What is needed>
Retype each line below precisely and omit all images.
== Data listing ==
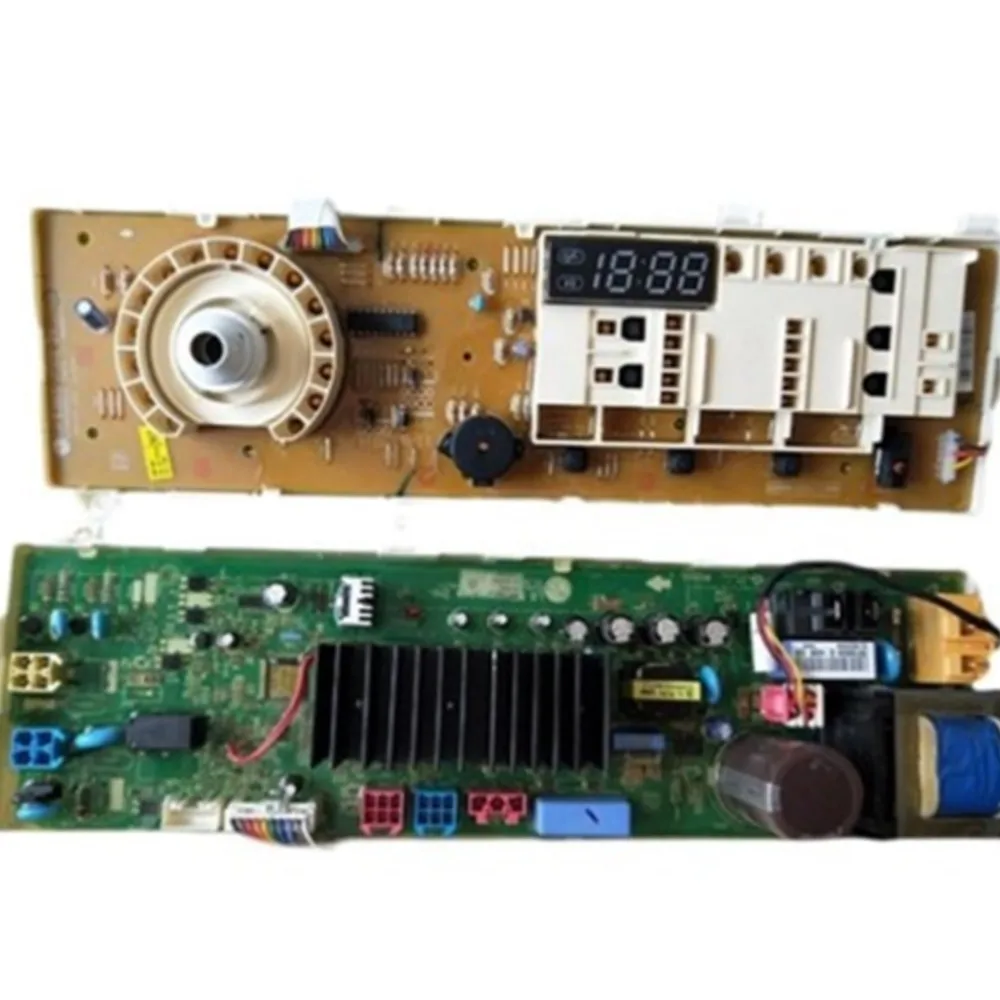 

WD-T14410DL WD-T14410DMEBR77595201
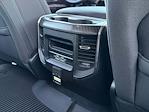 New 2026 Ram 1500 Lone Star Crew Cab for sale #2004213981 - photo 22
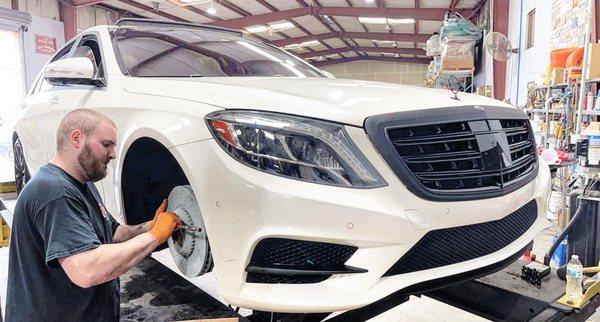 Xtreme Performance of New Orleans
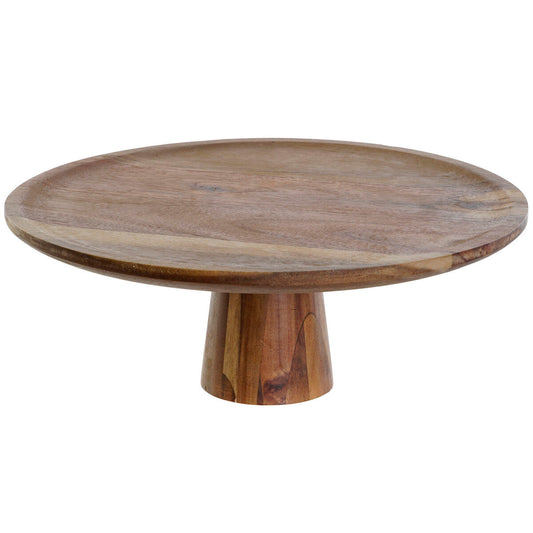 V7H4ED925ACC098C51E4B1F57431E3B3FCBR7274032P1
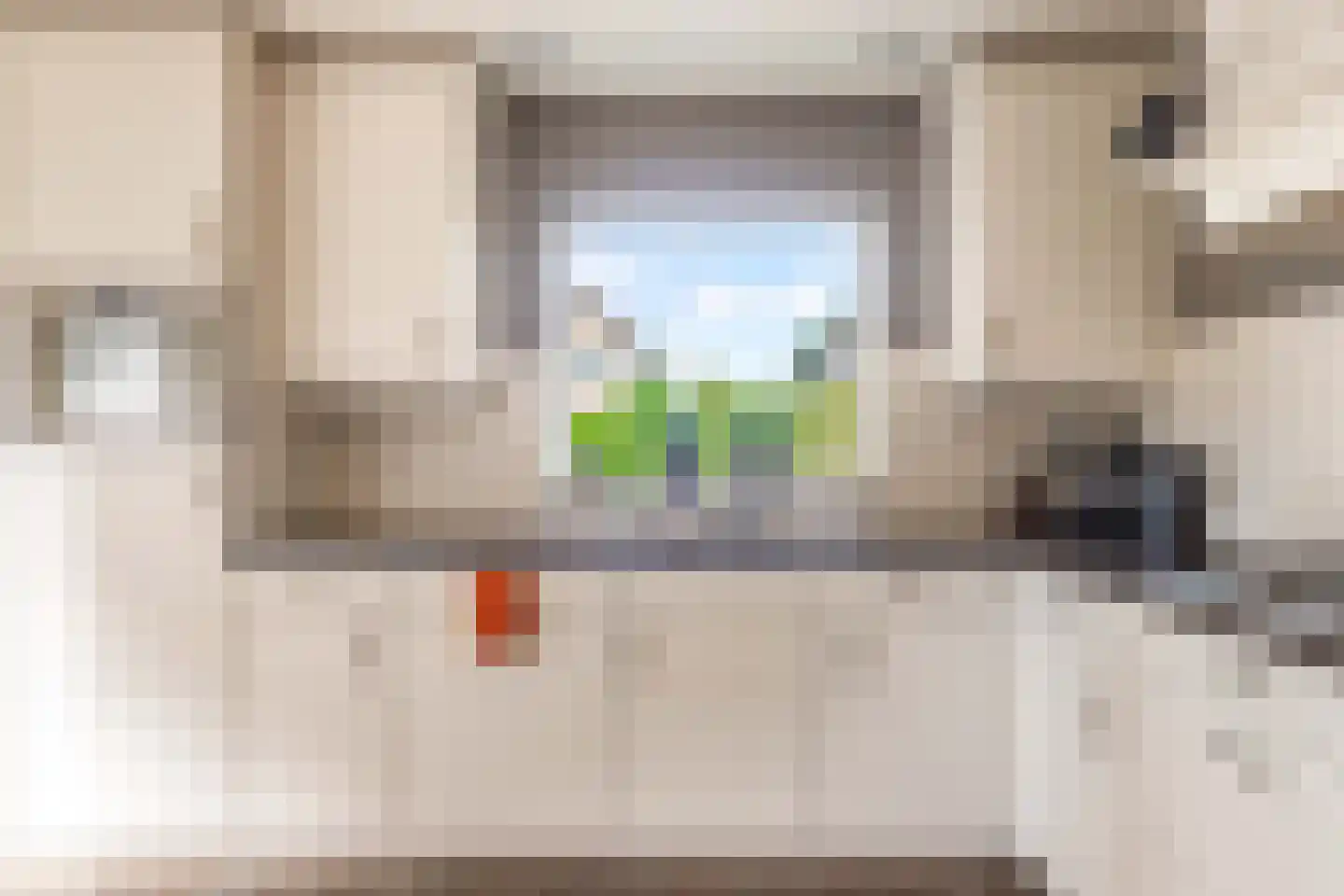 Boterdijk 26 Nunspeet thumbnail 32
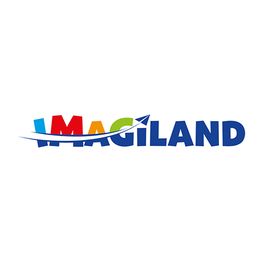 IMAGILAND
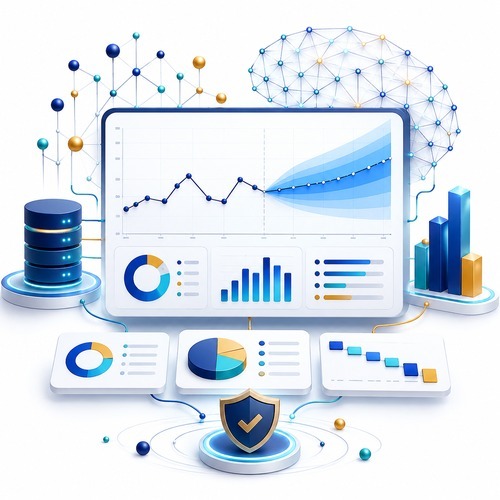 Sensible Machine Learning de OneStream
===
Your response>
WD-T14410DL WD-T14410DMEBR77595201
 New 2026 Ram 1500 Lone Star Crew Cab for sale #2004213981 - photo 22
 Xtreme Performance of New Orleans
 V7H4ED925ACC098C51E4B1F57431E3B3FCBR7274032P1
 Boterdijk 26 Nunspeet thumbnail 32
 IMAGILAND
 Sensible Machine Learning de OneStream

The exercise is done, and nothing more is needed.